第33話 花火大会③
私は着付けが終わった後、すぐにりょーくんの元に行きました。
かなり遅れてしまった分、舞さんがベタベタとりょーくんに触れているに違いありません。
相当な出遅れ感がありますが、これからが挽回のチャンスです。
「浴衣……可愛いって言ってもらえるかな?」
今着ている浴衣は結構な自信があります。
なにせ、この日のために買いに行ったものです。結構自分でも可愛いと思うくらいなので、男の子のりょーくんが見たらもう私に……えへへ。
「って、いけないいけない」
つい油断してしまいました。だらしない笑みが溢れています。
こんな笑み他人に見せるわけにはいきません。恥です!
私はパンパンと両手で頰を軽く叩き、表情を引き締めます。
そして会場内をぐるぐると探索して数分後。りょーくんらしき人物を見つけました。
「りょー……」
私は駆け寄ろうとします……が、無意識に足が止まってしまいました。
目の前では、悪そうないかつい男とりょーくんが睨み合っています。
りょーくんの後ろには小刻みに震えて、怯えている舞さん。
状況的には大体の想像はつきます。舞さんは見た目が可愛いですから、りょーくんが何かで離れた隙にナンパにあったんでしょう。
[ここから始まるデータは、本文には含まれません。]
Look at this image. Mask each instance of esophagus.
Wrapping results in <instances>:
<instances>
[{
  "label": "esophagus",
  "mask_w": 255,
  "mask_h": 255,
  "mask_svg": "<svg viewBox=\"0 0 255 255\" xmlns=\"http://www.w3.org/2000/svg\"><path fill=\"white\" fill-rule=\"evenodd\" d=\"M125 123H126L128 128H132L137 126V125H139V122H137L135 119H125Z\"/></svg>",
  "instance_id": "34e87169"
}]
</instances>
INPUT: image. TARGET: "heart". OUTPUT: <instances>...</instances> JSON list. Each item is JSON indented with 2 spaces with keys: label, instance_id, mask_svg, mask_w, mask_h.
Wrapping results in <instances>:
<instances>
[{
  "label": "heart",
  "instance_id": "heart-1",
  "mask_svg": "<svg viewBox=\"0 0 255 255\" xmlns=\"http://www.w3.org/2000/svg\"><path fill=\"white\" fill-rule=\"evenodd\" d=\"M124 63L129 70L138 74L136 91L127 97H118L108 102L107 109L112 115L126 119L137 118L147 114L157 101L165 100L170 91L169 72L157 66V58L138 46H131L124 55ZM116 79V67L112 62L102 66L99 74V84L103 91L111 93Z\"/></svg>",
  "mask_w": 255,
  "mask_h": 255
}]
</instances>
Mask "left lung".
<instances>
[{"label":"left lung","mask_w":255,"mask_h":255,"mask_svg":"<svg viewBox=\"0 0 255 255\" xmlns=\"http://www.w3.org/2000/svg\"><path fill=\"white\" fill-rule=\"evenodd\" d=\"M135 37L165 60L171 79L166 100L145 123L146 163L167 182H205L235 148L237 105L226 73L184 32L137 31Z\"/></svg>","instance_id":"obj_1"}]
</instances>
それで無理やり連れて行かれそうになったところを戻ってきたりょーくんが助けに入った。
やがて悪そうな男が諦めたのでしょうか……りょーくんのそばから離れていきます。
りょーくんは男が完全にいなくなったことを確認したと同時に腰を抜かします。舞さんはそんな状態でも背中にくっついたままです。
「…………」
私は近づくことができないでいました。
駆け寄りたい気持ちはあります。二人が心配です。……でも気持ちだけが先行して、足が思うように動きません。
なぜ、足が動かないのか……本当は自分でも分かっています。
こんな状況の後でのこのこと行けるはずがない。
「今日は帰ろっかな……」
私はその場から離れることにしました。
今日は舞さんに譲ろう。
会場内は家族連れやカップル、友人同士でいっぱいです。
そんな中で私は一人、来た道をひき返します。